Szwagier Paweł lubi droczyć się z moją siostrą Justyną, jego żoną, ale widać, że oboje bardzo kochają się, są dumni ze swoich dzieci i pierwszego wnuka Antosia.
Żona to stabilizacja, punkt oparcia w szybko zmieniającym się świecie. W małżeństwie zdarzają się problemy, ale zdecydowanie lepiej radzić sobie z nimi, naprawiać małżeństwo, niż szukać czegoś nowego.
Dlatego żona jest lepsza niż partnerka czy konkubina, a małżeństwo bardziej rozsądnym rozwiązaniem niż konkubinat czy związek partnerski.
Za dużo jest w naszym życiu produktów jednorazowego użytku, niepewności i stresów.
To już jest problem ważny społecznie, bo coraz więcej w Polsce niestabilnych konkubinatów.
I starych kawalerów, którzy nie potrafią zawrzeć małżeństw i założyć rodzin, bo np. nie mają stałej pracy. Tacy mężczyźni bez żon często staczają się, popadają w alkoholizm.
Dlatego warto promować małżeństwa, żony i rodziny.
Żony często są mądrzejsze od mężów, dlatego mężowie powinni je cenić i szanować.
Mężczyzna z nikim nie jest tak długo i tak blisko, jak z żoną.

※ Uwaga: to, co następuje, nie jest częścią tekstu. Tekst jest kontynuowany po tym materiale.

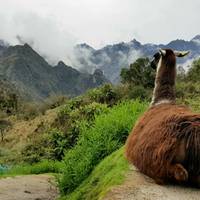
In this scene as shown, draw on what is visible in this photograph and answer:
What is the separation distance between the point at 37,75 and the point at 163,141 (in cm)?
16253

Emocjonalna stabilizacja i regularny seks sprawiają, że oboje, i mąż, i żona, są spokojniejsi, zdrowsi emocjonalnie, duchowo i fizycznie. To sprawia, że i ich dzieci są zdrowsze emocjonalnie, duchowo i fizycznie. Co prowadzi do tego, że całe społeczeństwo jest zdrowsze emocjonalnie, duchowo i fizycznie.
To jest właśnie holistyczne podejście do zdrowia.
Od 2017 r. Dzień Żony obchodzony jest 8 września, w dniu urodzin najświętszej Maryi Panny, żony Józefa z Nazaretu, matki Jezusa Chrystusa, czczonej i przez chrześcijan, i przez muzułmanów, w dniu Matki Boskiej Siewnej.